Bill West
Psychology
Bill started his career as an officer with the LAPD. Then he got a Master's in Social Work, and worked in the clinic at Compton prison – with "a very disenfranchised population,” he recalls. From there he became a senior patient's advocate for the LA County Department of Patient's Rights, protecting the constitutional rights of the mentally ill when they were arrested for crimes.
Today he is a senior administrator of the L.A. Department of Mental Health, and in charge of over 500 inmates in their prison system. His research as a psychology student at Saybrook, he says, is helping to reduce violence while making make their conditions more humane.
"These inmates had been very, very violent, and there was a lot of gang activity,” he said. "After I (started at Saybrook) I went to the captain, and asked him 'why don't we do something outside of traditional therapy?' And he was very opposed to it: but eventually I was able to bring in people to lead spiritual practice groups with prisoners, and I tell you, in maybe 5 to 6 weeks the amount of violence was unbelievably low compared to what we'd had before. I could see the difference in the hard inmates. The Bloods were on one side, the Crips were on the other side, very high powered gangs here, and the members were very young men, 19 to 25, and when they had this experience they went back to their gangs and said 'there's other things we can do.' And the violence dropped – and we still have this program going on at the L.A. County Jail.” That's just one of the ways Bill says that new approaches to criminals can be both more humane and more effective. The need to train correctional officers in alternative kinds of intervention is huge.

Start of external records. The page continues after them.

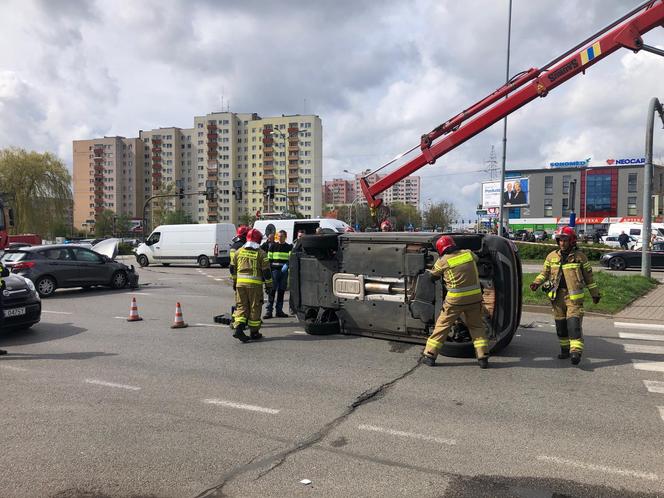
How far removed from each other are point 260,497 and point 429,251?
4598 millimetres

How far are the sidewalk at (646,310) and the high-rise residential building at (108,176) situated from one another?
120 m

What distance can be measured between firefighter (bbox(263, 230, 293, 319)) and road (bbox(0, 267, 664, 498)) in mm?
2515

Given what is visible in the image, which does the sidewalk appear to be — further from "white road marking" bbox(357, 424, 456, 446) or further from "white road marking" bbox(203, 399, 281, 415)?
"white road marking" bbox(203, 399, 281, 415)

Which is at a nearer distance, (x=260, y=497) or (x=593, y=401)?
(x=260, y=497)

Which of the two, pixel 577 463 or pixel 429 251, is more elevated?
pixel 429 251

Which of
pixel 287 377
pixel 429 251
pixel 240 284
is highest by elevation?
pixel 429 251

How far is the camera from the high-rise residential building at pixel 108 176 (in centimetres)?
12188

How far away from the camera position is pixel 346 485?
355 centimetres

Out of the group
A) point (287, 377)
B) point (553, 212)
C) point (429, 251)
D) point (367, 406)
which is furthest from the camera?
point (553, 212)

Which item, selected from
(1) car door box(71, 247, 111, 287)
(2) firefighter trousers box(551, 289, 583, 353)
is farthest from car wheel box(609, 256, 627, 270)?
(1) car door box(71, 247, 111, 287)

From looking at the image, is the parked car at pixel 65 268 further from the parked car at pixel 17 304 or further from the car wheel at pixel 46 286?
the parked car at pixel 17 304

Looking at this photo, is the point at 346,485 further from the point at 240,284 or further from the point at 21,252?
the point at 21,252

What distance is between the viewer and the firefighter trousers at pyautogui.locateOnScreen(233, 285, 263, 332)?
27.5ft

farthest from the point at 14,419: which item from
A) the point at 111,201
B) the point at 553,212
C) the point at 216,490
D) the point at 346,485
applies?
the point at 111,201
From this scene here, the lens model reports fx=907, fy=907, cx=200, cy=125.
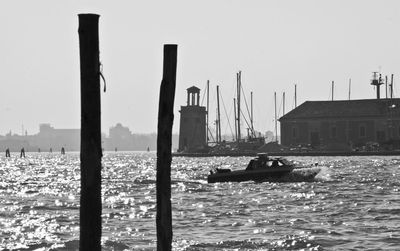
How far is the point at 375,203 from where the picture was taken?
31.4 metres

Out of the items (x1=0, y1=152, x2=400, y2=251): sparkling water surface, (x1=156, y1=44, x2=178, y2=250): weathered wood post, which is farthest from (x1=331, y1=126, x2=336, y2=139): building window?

"Once you get prisoners behind bars you can't always handcuff 'em – it's just not the best thing to do every time," he said. "You need to deal with them a lot of ways, and the ones that use physical harm aren't always the best.” That's especially true when dealing with prisoners who are also mentally ill: knowing when to treat them like prisoners, and when to treat them like patients, is a distinction that it's hard to make without training.
'I'm giving the guards classes so that they know how to handle an inmate who's acting up because of a mental illness without necessarily beating them to a pulp, which is often what happens without that kind of training – and it's usually not necessary.”
As he begins his dissertation, Bill is looking ahead to teaching: once he has his PhD he intends to use his new knowledge and his years of experience to teach the next generation of prison and mental health administrators how to avoid the mistakes of the past.
"It's been a long time dream of mine to be able to finish my PhD and teach," he says. "It's a lifelong dream."